“Oh! what is to be done?” cried Rose. “Dear, dear! why did they send for these people?”

“Why, indeed!” exclaimed Mrs. Maylie. “I would not have had them here for the world.”

“All I know is,” said Mr. Losberne at last, sitting down with a kind of desperate calmness, “that we must try and carry it off with a bold face, that’s all. The object is a good one, and that must be the excuse. The boy has strong symptoms of fever upon him, and is in no condition to be talked to any more; that’s one comfort.
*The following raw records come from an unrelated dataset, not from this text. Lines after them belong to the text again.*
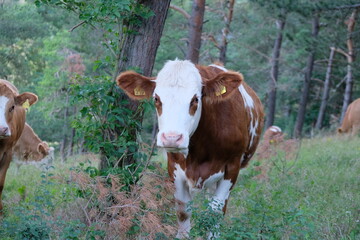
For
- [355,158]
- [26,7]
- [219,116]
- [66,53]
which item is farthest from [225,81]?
[66,53]

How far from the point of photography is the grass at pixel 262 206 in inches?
189

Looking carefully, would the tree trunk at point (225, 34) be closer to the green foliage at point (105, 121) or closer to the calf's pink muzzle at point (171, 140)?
the green foliage at point (105, 121)

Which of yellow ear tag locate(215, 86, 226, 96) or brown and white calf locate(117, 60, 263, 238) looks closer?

We must make the best of it we can; and if bad is the best, it is no fault of ours.—Come in.”

“Well, master,” said Blathers, entering the room, followed by his colleague, and making the door fast before he said any more. “This warn’t a put-up thing.”

“And what the devil’s a put-up thing?” demanded the doctor, impatiently.

“We call it a put-up robbery, ladies,” said Blathers, turning to them, as if he compassioned their ignorance, but had a contempt for the doctor’s, “when the servants is in it.”

“Nobody suspected them, in this case,” said Mrs. Maylie.

“Wery likely not, ma’am,” replied Blathers, “but they might have been in it for all that.”

“More likely on that wery account,” said Duff.

“We find it was a town hand,” said Blathers, continuing his report; “for the style of work is first-rate.”